Consigne 1
D'après le texte, pour quelle raison le fait de se séparer des îles Comores est-il présenté comme un grand combat ? Répondez en une à trois phrases.
Consigne 2
Relevez toutes les dates distinctes mentionnées dans le texte.

Texte
◇ ◇ ◇ ◇ ◇ ◇ ◇
Adrien Giraud : D'abord, la joie d'être arrivé jusqu'au 29 mars et puis le début d'un grand chantier. Parce que c'est à partir du 30 mars que les élus de ce pays doivent penser comment construire Mayotte. Jusqu'à maintenant, nous étions en chantier mais on ne savait pas sur quel plan. Aujourd'hui nous avons un statut stable qui est le statut de la départementalisation, qui sécurise Mayotte. Pour moi, c'est le début d'un grand chantier, avec les architectes qu'il faut, avec l'architecture que le gouvernement nous installe. Aujourd'hui, il faut que nous nous mettions au travail, tous les élus et tous les gens de bonne volonté, pour essayer de construire Mayotte dans l'ordre et dans l'harmonie.

 

MH : Mais c'est aussi la fin d'un long combat pour les Mahorais…

AG : Le premier combat des Mahorais a été d'abord de se séparer des îles Comores. C'est un grand combat car on était à contre-courant de l'Histoire. Le deuxième combat, si on peut l'appeler ainsi, c'était de pouvoir s'installer, s'ancrer dans la République. Et nous sommes arrivés, le 29 mars, à nous ancrer définitivement.

 

MH : Pensez-vous qu'aujourd'hui la jeunesse mahoraise, qui n'a pas connu la situation avant 1974, comprend toujours ce combat ?

AG : Ce que vous dites, je l'avais ressenti pendant un moment, pendant nos entretiens avec nos hauts responsables métropolitains. J'avais senti qu'ils cherchaient à gagner du temps, en se disant que peut-être la nouvelle génération allait changer d'avis et choisir le "sens de l'Histoire", comme on dit. Mais vous avez vu que le résultat que l'on a obtenu le 29 mars est de 95,2%. A qui peut-on attribuer ça ? Moi, je peux vous dire même les noms des gens qui ont voté "non", mais je n'ai pas le droit.

 

{xtypo_quote}C'est nous qui avons voulu être avec la France, ce n'est pas la France qui est venue nous coloniser{/xtypo_quote}

 

MH : Il y a une trentaine d'années, le statut hybride et provisoire de Mayotte entre Dom et Tom était-il un frein pour les investissements ?
◇ ◇ ◇ ◇ ◇ ◇ ◇
Jeu de données
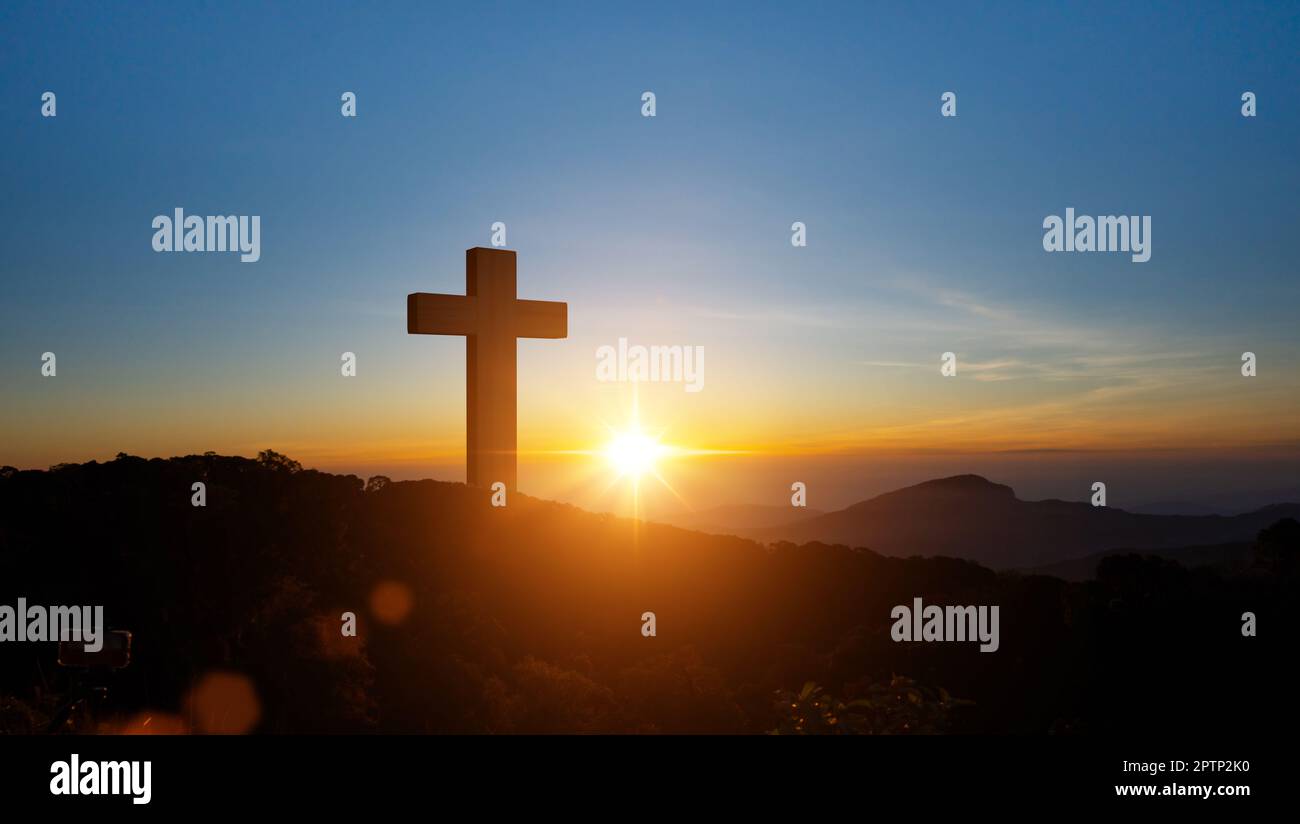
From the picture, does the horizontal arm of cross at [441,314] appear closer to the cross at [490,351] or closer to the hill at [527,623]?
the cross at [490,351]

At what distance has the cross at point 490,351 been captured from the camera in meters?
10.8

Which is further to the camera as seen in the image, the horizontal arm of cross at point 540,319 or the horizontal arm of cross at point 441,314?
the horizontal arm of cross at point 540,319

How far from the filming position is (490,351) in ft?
◇ ◇ ◇ ◇ ◇ ◇ ◇
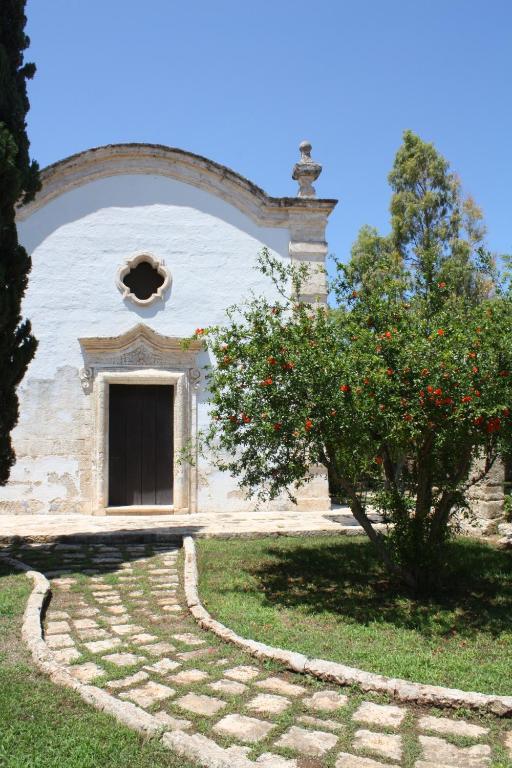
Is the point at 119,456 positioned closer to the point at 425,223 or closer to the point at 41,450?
◇ ◇ ◇ ◇ ◇ ◇ ◇
Corrigé 1
Cette séparation est qualifiée de grand combat parce que les Mahorais étaient alors à contre-courant de l'Histoire.

Corrigé 2
- 29 mars
- 30 mars
- 1974